A less-crowded market might not be the only reason light dep commands a better price. Jason Gellman of Ridgeline Farms in Southern Humboldt believes light dep blends the benefits of outdoor cannabis—“better terpenes and a lower carbon footprint,” he said—with what the market demands.

“People just love that indoor look,” said Gellman. “You can grow someone a big outdoor bud, and its potent, but it’s not purple or covered with powdered sugar.” Light dep cannabis gets closer to that frosty, indoor look, while still harnessing most of those sun grown qualities.

If he had his druthers, he’d farm completely outdoors, sans light dep. “I’m convinced a completely outdoor run makes for a better high.”

Is the quality of light dep cannabis better?

He’s not alone in that thinking. “The jury is still out on if I’m all-in on light dep,” said Johnny Casali of Southern Humboldt’s Huckleberry Hill Farms.
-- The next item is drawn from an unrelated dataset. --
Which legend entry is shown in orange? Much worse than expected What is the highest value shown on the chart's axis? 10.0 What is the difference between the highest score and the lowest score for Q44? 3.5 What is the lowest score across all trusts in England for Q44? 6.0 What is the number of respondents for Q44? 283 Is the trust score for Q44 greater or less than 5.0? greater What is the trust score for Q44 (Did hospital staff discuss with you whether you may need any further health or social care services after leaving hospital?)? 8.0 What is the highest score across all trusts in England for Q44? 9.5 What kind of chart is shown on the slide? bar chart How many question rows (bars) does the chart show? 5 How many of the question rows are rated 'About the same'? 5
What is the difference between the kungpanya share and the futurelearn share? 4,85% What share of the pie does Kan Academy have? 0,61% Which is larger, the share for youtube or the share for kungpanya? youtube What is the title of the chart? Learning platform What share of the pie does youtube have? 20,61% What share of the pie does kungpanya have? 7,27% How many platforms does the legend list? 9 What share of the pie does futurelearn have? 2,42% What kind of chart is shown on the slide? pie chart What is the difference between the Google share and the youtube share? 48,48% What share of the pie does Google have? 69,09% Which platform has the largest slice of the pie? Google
Some of his estate cultivars, originally bred by his mother, don’t do well under light dep. “A full run takes six to eight months as compared to the two or three of light dep,” he explained. “Farmers often get smaller buds, lower THC, fewer cannabinoids, and fewer terpenes.” He theorizes that cannabis has its fullest expression of qualities when grown under the full UV spectrum the sun provides for as long as possible.

Light dep can also be hugely expensive for farmers. Unless they do their own cloning, it’s a whole lot of clones to purchase to put in the ground. Casali does all his own cloning, but if he didn’t, he estimates that each round of plants in his setup would cost $14,000. And farmers differ as to whether light dep yields more or less than a full-term run.

The process may or may not be super labor intensive. Gellman’s garden is small enough that the covering and uncovering of tarps doesn’t bother him. For Casali, the task is so big, he built a pulley system that lifts a 500-pound tarp up and over the plants. As for Turiel, it’s a lot easier when her husband—measuring 6’2” versus her 5’2”—pitches in. Otherwise, “it’s one person running back and forth to tie down sides before it flies off like a sail,” she said.

Heavy or not, it’s constant. “Every day, someone has to be home to pull tarps,” said Turiel. She considers that to be the technique’s biggest drawback. “It absolutely ties you to the land.”

Casali agrees. “You can’t miss a day,” he said. “Every morning, I’m up at 5:30am to make my coffee. By six, I’m pulling tarps. And then again, I have to be home in the evening to do it all again.”

While some farmers, like Casali, are wondering whether the extra labor is worth it, others are all in. Light dep allows Gellman to try out many more cultivars than he otherwise would without having to fully commit. And the experimentation doesn’t end there: This year he’s going for a third run, getting plants in by early September and seeing what he can eek out in a few months.

Turiel is also all-in: “Light dep keeps it exciting for us.”